Buried Interfacial Modification and Light Management for Self‐Assembled Molecules–Based Perovskite Solar Cells

For self‐assembled molecule (SAM)‐based inverted perovskite solar cell, the buried interface (SAM/perovskite interface) significantly determines the overall efficiency and stability of the device, which requires meticulous modulation. In this work, a series of phthalimide derivatives (namely 4‐(1,3‐dioxoisoindolin‐2‐yl)butan‐1‐ammonium iodide [DBAI], 2‐(1,3‐dioxoisoindolin‐2‐yl)ethan‐1‐ammonium iodide [DEAI], and 6‐(1,3‐dioxoisoindolin‐2‐yl)hexan‐1‐ammonium iodide [DHAI]) are developed as buried interfacial modification materials to improve the surface homogeneity, optimize perovskite morphology, and passivate defect sites.
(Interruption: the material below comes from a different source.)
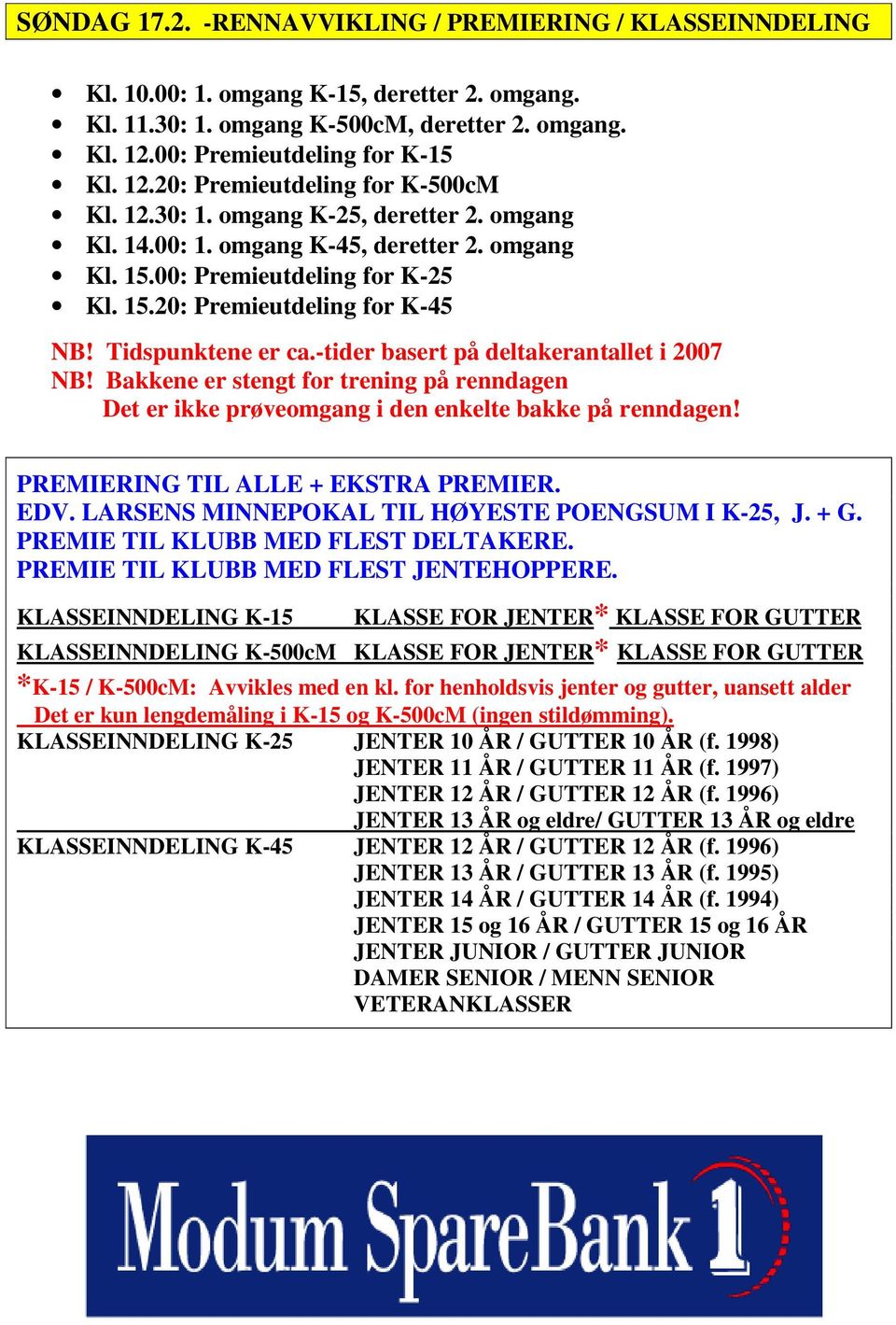 -tider basert på deltakerantallet i 2007 NB! Bakkene er stengt for trening på renndagen Det er ikke prøveomgang i den enkelte bakke på renndagen! PREMIERING TIL ALLE + EKSTRA PREMIER. EDV.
Among them, the DHAI with the longest alkyl chain outperforms the others, which is attributed to the steric and electronic effect of the molecular structure. Intriguingly, these interfacial modification materials can introduce ‘island‐like’ morphology on the hole‐selective layer, which significantly boosts the transmittance and perovskite absorption, resulting in substantially enhanced short‐circuit density and power conversion efficiency of 24.71%. These findings reveal the structure–property–performance relationship of these materials and propose a novel strategy for light management at the buried interface.